Perhaps these problems are mostly aesthetic – the floor stain wasn't applied evenly, or the paint isn't the color you thought you'd specified. Or perhaps the issues are more structural – the railings feel like they'd fall off if you leaned on them too hard, or the windows don’t fit into the frames. You no doubt paid the price you did for the home on the assumption that it would be perfect, or at least reasonably close to perfect. Construction defects lower the value of your home. How can you recover against the Missouri builder or developer for such defects?
If you moved into a newly constructed home in Missouri, your builder or developer likely gave you extensive materials describing your new home. You would have needed to sign a contract, outlining your payment and the builder's promise to construct the home.
Part of any possible lawsuit against the builder will be that it breached this agreement – did not give you the building that was promised. Here, all of the written materials the builder gave you, including photos, (glowing) descriptions of the home, and emails describing the work, will be useful to establishing your expectations at the time you entered into the contract.
For example, if the various documents clearly show that you thought you were getting a home with a two-car garage but the garage as built fits only one car, this demonstrates the builder’s breach. Missouri has a uniquely detailed statute, M.R.S. § 436.356.1 et seq., discussing defects arising from home construction. This statute describes the standards against which Missouri courts will hold builders who breach construction contracts.
Missouri limits the time in which a plaintiff can file a lawsuit to five years from the date when the damage was sustained. M.R.S. § 516.120. An exception to this is when a homeowner could not have reasonably discovered the existence of the breach until after the period – for example, if the roof caves in after seven years because the builder used low-quality wood and the homeowner couldn’t have reasonably known.
Regardless of the existence of a written contract, builders owe homeowners an implied warranty over the quality of their work. Missouri courts recognize that a new homeowner has a claim for an implied warranty of quality and fitness against a contractor who fails to live up to a basic standard of care.
Another possible basis upon which to sue a Missouri builder for construction defects is ordinary negligence. In this context, that would mean proving the builder’s failure to exercise the correct standard of care.
In order to successfully establish a claim for negligence, you'd need to show that:
Missouri courts hold that builders have an implied duty to perform services required by their contract with homeowners in a skillful, careful, diligent, and workmanlike manner, even without a written agreement. Note that Missouri has a five-year statute of limitations for basic negligence under M.R.S § 516.120.1.
A unique facet of construction defect litigation in Missouri is what's called the "Statute of Repose" for improvements to real property, in M.R.S. § 516.097. Under this legislation, homeowners have ten years in which to file suit after the project has been substantially completed. Once the builder has been “off the job” for ten years, a Missouri homeowner is generally barred from filing a lawsuit for an alleged construction defect, regardless of when the defect was or is discovered.
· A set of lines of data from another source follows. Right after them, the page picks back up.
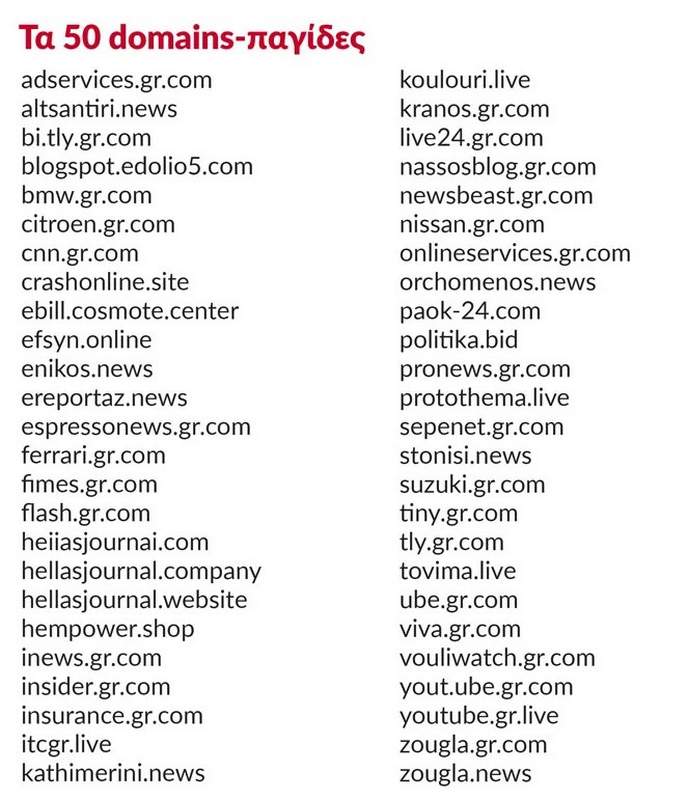 Τα 50 domains-παγίδες

adservices.gr.com
altsantiri.news
bi.tly.gr.com
blogspot.edolio5.com
bmw.gr.com
citroen.gr.com
cnn.gr.com
crashonline.site
ebill.cosmote.center
efsyn.online
enikos.news
ereportaz.news
espressonews.gr.com
ferrari.gr.com
fimes.gr.com
flash.gr.com
heiiasjournai.com
hellasjournal.company
hellasjournal.website
hempower.shop
inews.gr.com
insider.gr.com
insurance.gr.com
itcgr.live
kathimerini.news

koulouri.live
kranos.gr.com
live24.gr.com
nassosblog.gr.com
newsbeast.gr.com
nissan.gr.com
onlineservices.gr.com
orchomenos.news
paok-24.com
politika.bid
pronews.gr.com
protothema.live
sepenet.gr.com
stonisi.news
suzuki.gr.com
tiny.gr.com
tly.gr.com
tovima.live
ube.gr.com
viva.gr.com
vouliwatch.gr.com
yout.ube.gr.com
youtube.gr.live
zougla.gr.com
zougla.news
This is different from the law in many other states, where the limitation period is tolled (or delayed) based on when the homeowner actually discovers the existence of the defect. This statute is meant to give certainty to builders, so that they need not worry about claims after ten years. However, it means homeowners must be vigilant to ensure they do not get blocked by the statute. The ten-year window of the statute of repose begins to run regardless of whether the homeowner could have known about the defect in construction.
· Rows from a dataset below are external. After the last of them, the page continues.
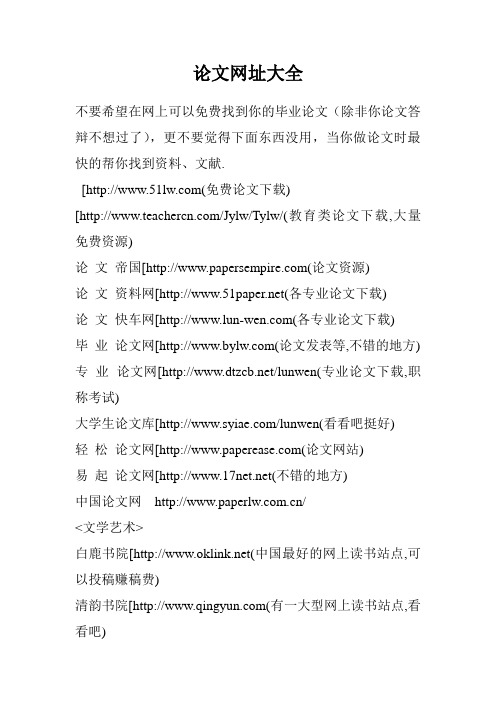 论文网址大全

不要希望在网上可以免费找到你的毕业论文（除非你论文答辩不想过了），更不要觉得下面东西没用，当你做论文时最快的帮你找到资料、文献.

[http://www.51lw.com(免费论文下载)

[http://www.teachercn.com/Jylw/Tylw/(教育类论文下载,大量免费资源)

论 文 帝国[http://www.papersempire.com(论文资源)

论 文 资料网[http://www.51paper.net(各专业论文下载)

论 文 快车网[http://www.lun-wen.com(各专业论文下载)

毕 业 论文网[http://www.bylw.com(论文发表等,不错的地方)

专 业 论文网[http://www.dtzcb.net/lunwen(专业论文下载,职称考试)

大学生论文库[http://www.syiae.com/lunwen(看看吧挺好)

轻 松 论文网[http://www.paperease.com(论文网站)

易 起 论文网[http://www.17net.net(不错的地方)

中国论文网 http://www.paperlw.com.cn/

<文学艺术>

白鹿书院[http://www.oklink.net(中国最好的网上读书站点,可以投稿赚稿费)

清韵书院[http://www.qingyun.com(有一大型网上读书站点,看看吧)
There are a few clauses to watch out for in your contract before filing your lawsuit. First, it is common in construction contracts to find a dispute resolution clause. That clause may say that you were required to go to mediation with your builder or developer before filing your lawsuit. In this context, mediation is a facilitated negotiation for settlement, led by a third-party neutral person. Often, that person will have some experience with construction law, engineering, or building development.
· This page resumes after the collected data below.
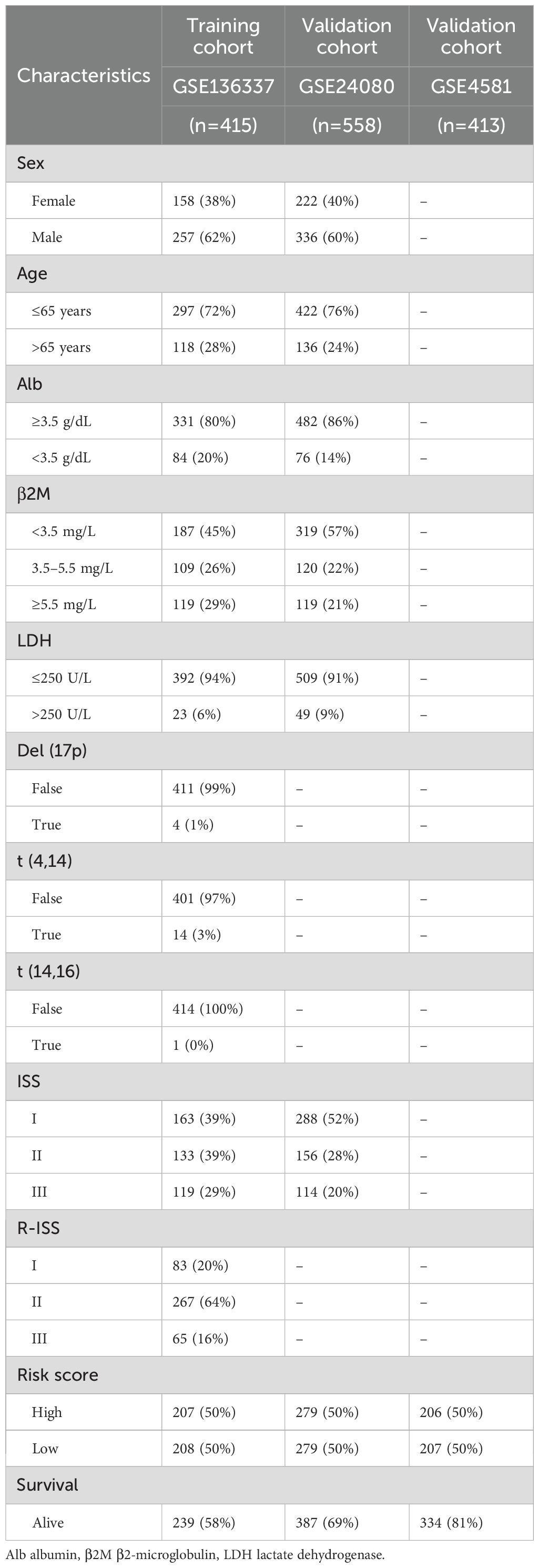 | Characteristics | Training cohort GSE136337 (n=415) | Validation cohort GSE24080 (n=558) | Validation cohort GSE4581 (n=413) |
|---|---|---|---|
| Sex | | | |
| Female | 158 (38%) | 222 (40%) | – |
| Male | 257 (62%) | 336 (60%) | – |
| Age | | | |
| ≤65 years | 297 (72%) | 422 (76%) | – |
| >65 years | 118 (28%) | 136 (24%) | – |
| Alb | | | |
| ≥3.5 g/dL | 331 (80%) | 482 (86%) | – |
| <3.5 g/dL | 84 (20%) | 76 (14%) | – |
| β2M | | | |
| <3.5 mg/L | 187 (45%) | 319 (57%) | – |
| 3.5–5.5 mg/L | 109 (26%) | 120 (22%) | – |
| ≥5.5 mg/L | 119 (29%) | 119 (21%) | – |
| LDH | | | |
| ≤250 U/L | 392 (94%) | 509 (91%) | – |
| >250 U/L | 23 (6%) | 49 (9%) | – |
| Del (17p) | | | |
| False | 411 (99%) | – | – |
| True | 4 (1%) | – | – |
| t (4,14) | | | |
| False | 401 (97%) | – | – |
| True | 14 (3%) | – | – |
| t (14,16) | | | |
| False | 414 (100%) | – | – |
| True | 1 (0%) | – | – |
| ISS | | | |
| I | 163 (39%) | 288 (52%) | – |
| II | 133 (39%) | 156 (28%) | – |
| III | 119 (29%) | 114 (20%) | – |
| R-ISS | | | |
| I | 83 (20%) | – | – |
| II | 267 (64%) | – | – |
| III | 65 (16%) | – | – |
| Risk score | | | |
| High | 207 (50%) | 279 (50%) | 206 (50%) |
| Low | 208 (50%) | 279 (50%) | 207 (50%) |
| Survival | | | |
| Alive | 239 (58%) | 387 (69%) | 334 (81%) |

Alb albumin, β2M β2-microglobulin, LDH lactate dehydrogenase.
Your contract may also contain an arbitration clause. This clause would require that you go to arbitration against the builder or developer instead of litigation in a court of law. In arbitration, either one or three individuals – again, typically with experience in construction – will render a final determination on your dispute. The advantage of arbitration is that it is generally quicker than litigation, saving you money on legal fees. A potential disadvantage, however, is that an arbitrator's decisions are generally non-appealable.
Finally, take note of any aspects of the contract that shorten your statute of limitations or ability to make claims. It is not uncommon for construction contracts to shorten the amount of time that a homeowner has in which to file a legal claim against the builder. An attorney with experience in construction defect litigation in Missouri will be able to carefully review your documents for these sorts of limitations.